The New Zealand dollar followed equity markets lower after the International Monetary Fund cut its forecast for global growth, snapping demand for risk-sensitive currencies such as the kiwi.
The kiwi fell to 81.84 US cents at 8am in Wellington from 82.27 cents at 5pm on Tuesday. The trade weighted index decreased to 73.16 from 73.38.
The IMF sounded an alarm over the global economic slowdown, cutting its 2012 and 2013 growth forecasts.
The global economy will expand 3.3 per cent this year and 3.6 per cent in 2013, it said in its World Economic Outlook. That's down from its July forecast of 3.5 per cent for 2012 and 3.9 per cent in 2013.
Equity markets fell on both sides of the Atlantic. Wall Street's Standard and Poor's 500 Index shed 0.7 per cent, while the Dow Jones Industrial Average dropped 0.6 per cent.

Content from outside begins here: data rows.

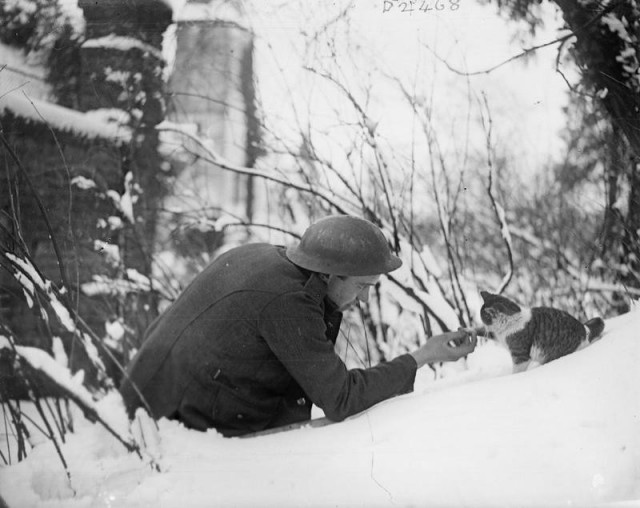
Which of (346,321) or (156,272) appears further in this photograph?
(346,321)

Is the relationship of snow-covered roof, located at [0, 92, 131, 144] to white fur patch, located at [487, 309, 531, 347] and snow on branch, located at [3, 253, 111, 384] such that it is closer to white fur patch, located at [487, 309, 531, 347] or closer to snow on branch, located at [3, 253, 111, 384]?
snow on branch, located at [3, 253, 111, 384]

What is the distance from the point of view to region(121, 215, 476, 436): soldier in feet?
6.28

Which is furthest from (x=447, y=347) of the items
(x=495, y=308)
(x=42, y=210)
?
(x=42, y=210)

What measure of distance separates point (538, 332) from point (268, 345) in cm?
98

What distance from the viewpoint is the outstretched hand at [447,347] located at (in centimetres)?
210

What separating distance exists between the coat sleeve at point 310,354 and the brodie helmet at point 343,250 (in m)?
0.13

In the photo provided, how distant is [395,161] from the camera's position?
2266 millimetres

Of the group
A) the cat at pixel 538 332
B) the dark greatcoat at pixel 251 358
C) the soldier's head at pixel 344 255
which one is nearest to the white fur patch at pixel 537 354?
the cat at pixel 538 332

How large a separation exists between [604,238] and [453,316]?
0.66 m

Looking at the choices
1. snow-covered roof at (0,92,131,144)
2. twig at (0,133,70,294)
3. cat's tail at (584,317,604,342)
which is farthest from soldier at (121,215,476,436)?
snow-covered roof at (0,92,131,144)

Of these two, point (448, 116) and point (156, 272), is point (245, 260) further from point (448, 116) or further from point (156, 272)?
point (448, 116)

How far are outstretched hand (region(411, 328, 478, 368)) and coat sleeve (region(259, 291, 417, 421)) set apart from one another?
256mm

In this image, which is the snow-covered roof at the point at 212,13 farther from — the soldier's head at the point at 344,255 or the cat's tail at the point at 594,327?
the cat's tail at the point at 594,327

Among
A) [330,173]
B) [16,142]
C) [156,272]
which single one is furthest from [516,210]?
[16,142]
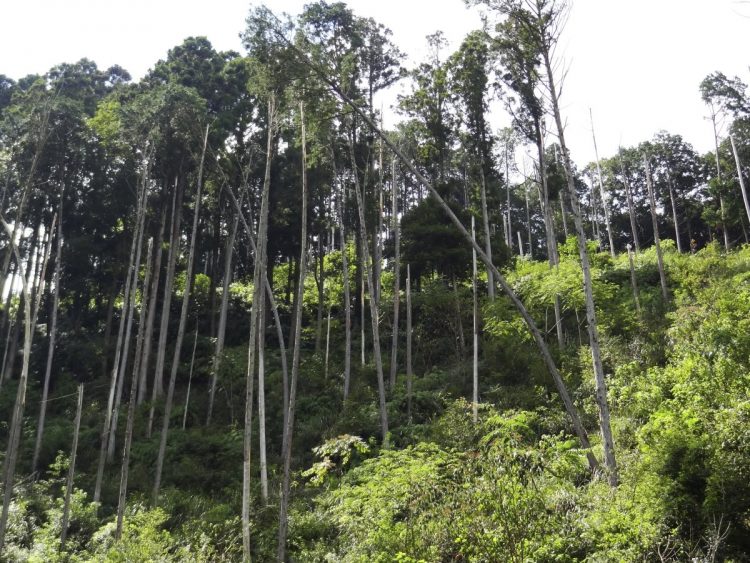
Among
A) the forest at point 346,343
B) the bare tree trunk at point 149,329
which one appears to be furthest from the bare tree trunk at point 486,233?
the bare tree trunk at point 149,329

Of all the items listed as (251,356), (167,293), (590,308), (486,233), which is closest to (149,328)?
(167,293)

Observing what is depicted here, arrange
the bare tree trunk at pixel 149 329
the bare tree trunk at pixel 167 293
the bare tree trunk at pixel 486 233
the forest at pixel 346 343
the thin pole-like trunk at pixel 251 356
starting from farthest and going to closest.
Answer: the bare tree trunk at pixel 486 233 < the bare tree trunk at pixel 167 293 < the bare tree trunk at pixel 149 329 < the thin pole-like trunk at pixel 251 356 < the forest at pixel 346 343

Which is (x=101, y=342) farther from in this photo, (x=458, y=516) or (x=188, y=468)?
(x=458, y=516)

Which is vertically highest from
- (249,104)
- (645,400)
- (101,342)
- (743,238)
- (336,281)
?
(249,104)

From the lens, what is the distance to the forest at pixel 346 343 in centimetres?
628

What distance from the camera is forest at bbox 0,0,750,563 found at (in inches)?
247

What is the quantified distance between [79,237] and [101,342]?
4.23 metres

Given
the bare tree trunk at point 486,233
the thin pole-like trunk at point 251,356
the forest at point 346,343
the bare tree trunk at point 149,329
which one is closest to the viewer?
the forest at point 346,343

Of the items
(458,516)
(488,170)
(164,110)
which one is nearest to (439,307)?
(488,170)

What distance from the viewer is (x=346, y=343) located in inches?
643

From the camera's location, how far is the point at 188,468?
13.7 meters

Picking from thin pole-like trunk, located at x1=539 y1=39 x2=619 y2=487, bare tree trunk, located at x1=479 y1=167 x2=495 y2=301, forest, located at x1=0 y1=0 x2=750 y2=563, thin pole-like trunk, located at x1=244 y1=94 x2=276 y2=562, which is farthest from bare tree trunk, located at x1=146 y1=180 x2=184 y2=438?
thin pole-like trunk, located at x1=539 y1=39 x2=619 y2=487

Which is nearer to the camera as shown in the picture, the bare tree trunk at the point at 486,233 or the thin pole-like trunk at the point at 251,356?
the thin pole-like trunk at the point at 251,356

France's CAC 40 declined 0.7 per cent.
"The global forecasts are probably correct and there is safe-haven buying on the back of it" helping push the New Zealand dollar lower, said Tim Kelleher, head of intuitional FX sales NZ at ASB Institutional.
The kiwi is likely to trade in a range between 81.50 US cents to 82 cents on the day as "off shore investors place more emphasis on it than the local market".
The NZ dollar rose to 63.51 euro cents from 63.35 cents as a meeting between German Chancellor Angela Merkel and Greek Prime Minister Antonis Samaras failed to reassure investors that an agreement has been reached regarding the next tranche of Greece's bailout.
Ms Merkel's visit came as the IMF forecasts predict Greece will miss the five-year debt reduction goal that underpins the nation's bailout.
The New Zealand dollar fell to 80.10 Australian cents from 80.34 cents and decreased to 64 yen from 64.46 yen. The kiwi rose to 51.11 British pence from 50.74 pence.